Atticus Finch looked like his mother; Alexandra and John Hale Finch looked like their father. Atticus was a head taller than his brother, his face was broad and open with a straight nose and wide thin mouth, but something about the three marked them as kin. Uncle Jack and Atticus are getting white in the same places and their eyes are alike, thought Jean Louise: that’s what it is. She was correct. All the Finches had straight incisive eyebrows and heavy-lidded eyes; when they looked slant-wise, up, or straight ahead, a disinterested observer would catch a glimpse of what Maycomb called Family Resemblance.
Her meditations were interrupted by Henry Clinton. He had passed one collection plate down the pew behind her, and while waiting for its mate to return via the row she was sitting on, he winked openly and solemnly at her. Alexandra saw him and looked blue murder. Henry and his fellow usher walked up the center aisle and stood reverently in front of the altar.
Immediately after collection, Maycomb Methodists sang what they called the Doxology in lieu of the minister praying over the collection plate to spare him the rigors involved in inventing yet another prayer, since by that time he had uttered three healthy invocations. From the time of Jean Louise’s earliest ecclesiastical recollection, Maycomb had sung the Doxology in one way and in one way only:
Praise—God—from—whom—all—blessings—flow,
a rendition as much a tradition of Southern Methodism as Pounding the Preacher. That Sunday, Jean Louise and the congregation were in all innocence clearing their throats to drag it accordingly when out of a cloudless sky Mrs. Clyde Haskins crashed down on the organ
PraiseGodfromwhomall Bles—sings—Flo—w
PraiseHimallcreatures He—re Bee—low
PraiseHimaboveye Heav’n—ly Ho—st
PraiseFatherSonand Ho—ly Gho—st!
In the confusion that followed, if the Archbishop of Canterbury had materialized in full regalia Jean Louise would not have been in the least surprised: the congregation had failed to notice any change in Mrs. Haskins’s lifelong interpretation, and they intoned the Doxology to its bitter end as they had been reared to do, while Mrs. Haskins romped madly ahead like something out of Salisbury Cathedral.
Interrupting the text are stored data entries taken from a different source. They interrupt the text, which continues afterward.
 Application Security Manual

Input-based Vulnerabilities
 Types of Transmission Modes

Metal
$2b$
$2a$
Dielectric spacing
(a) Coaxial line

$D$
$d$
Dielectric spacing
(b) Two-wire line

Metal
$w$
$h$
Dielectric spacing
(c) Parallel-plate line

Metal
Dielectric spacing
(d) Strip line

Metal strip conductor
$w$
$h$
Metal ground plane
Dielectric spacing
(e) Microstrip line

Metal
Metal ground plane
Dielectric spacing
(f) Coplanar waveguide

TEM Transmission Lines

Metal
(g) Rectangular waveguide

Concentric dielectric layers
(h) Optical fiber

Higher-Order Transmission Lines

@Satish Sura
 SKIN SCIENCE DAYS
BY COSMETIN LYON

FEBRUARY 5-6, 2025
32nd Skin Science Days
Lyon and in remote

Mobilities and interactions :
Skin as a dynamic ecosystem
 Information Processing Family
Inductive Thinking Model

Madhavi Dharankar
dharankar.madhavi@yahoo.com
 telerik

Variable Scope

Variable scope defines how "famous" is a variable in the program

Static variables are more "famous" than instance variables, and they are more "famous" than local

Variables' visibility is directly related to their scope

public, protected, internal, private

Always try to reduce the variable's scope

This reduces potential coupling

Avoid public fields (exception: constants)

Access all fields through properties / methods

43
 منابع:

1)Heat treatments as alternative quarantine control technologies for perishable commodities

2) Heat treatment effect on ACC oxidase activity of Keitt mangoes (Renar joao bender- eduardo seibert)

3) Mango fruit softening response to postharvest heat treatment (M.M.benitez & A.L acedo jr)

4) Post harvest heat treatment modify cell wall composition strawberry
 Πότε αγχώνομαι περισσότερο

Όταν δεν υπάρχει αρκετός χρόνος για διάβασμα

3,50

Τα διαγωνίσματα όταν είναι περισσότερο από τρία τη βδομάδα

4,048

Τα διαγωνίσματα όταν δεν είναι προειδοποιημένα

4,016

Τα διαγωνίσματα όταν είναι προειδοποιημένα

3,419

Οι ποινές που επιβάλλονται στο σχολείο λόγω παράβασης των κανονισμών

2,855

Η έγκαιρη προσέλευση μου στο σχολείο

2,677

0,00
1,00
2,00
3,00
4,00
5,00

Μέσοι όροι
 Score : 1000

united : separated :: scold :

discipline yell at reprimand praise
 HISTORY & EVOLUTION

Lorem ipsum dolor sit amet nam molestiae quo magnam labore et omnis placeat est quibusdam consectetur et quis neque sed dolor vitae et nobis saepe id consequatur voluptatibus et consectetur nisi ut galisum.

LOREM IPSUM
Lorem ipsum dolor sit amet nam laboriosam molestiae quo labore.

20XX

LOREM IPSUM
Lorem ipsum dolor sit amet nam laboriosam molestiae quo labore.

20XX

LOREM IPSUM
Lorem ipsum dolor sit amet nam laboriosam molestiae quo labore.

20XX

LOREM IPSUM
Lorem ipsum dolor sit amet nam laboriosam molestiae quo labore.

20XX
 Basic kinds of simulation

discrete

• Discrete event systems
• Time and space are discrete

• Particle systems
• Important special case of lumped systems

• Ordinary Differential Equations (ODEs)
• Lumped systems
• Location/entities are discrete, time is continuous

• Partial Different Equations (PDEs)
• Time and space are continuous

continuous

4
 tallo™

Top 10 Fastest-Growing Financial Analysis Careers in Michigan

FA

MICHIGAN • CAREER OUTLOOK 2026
Jean Louise’s first thought was that Herbert Jemson had lost his mind. Herbert Jemson had been music director of the Maycomb Methodist Church for as long as she could remember. He was a big, good man with a soft baritone, who ruled with easy tact a choir of repressed soloists, and who had an unerring memory for the favorite hymns of District Superintendents. In the sundry church wars that were a living part of Maycomb Methodism, Herbert could be counted on as the one person to keep his head, talk sense, and reconcile the more primitive elements of the congregation with the Young Turk faction. He had devoted thirty years’ spare time to his church, and his church had recently rewarded him with a trip to a Methodist music camp in South Carolina.
Jean Louise’s second impulse was to blame it on the minister. He was a young man, a Mr. Stone by name, with what Dr. Finch called the greatest talent for dullness he had ever seen in a man on the near side of fifty. There was nothing whatever wrong with Mr. Stone, except that he possessed all the necessary qualifications for a certified public accountant: he did not like people, he was quick with numbers, he had no sense of humor, and he was butt-headed.
Because Maycomb’s church had for years not been large enough for a good minister but too big for a mediocre one, Maycomb was delighted when, at the last Church Conference, the authorities decided to send its Methodists an energetic young one. But after less than a year the young minister had impressed his congregation to a degree that moved Dr. Finch to observe absently and audibly one Sunday: “We asked for bread and they gave us a Stone.”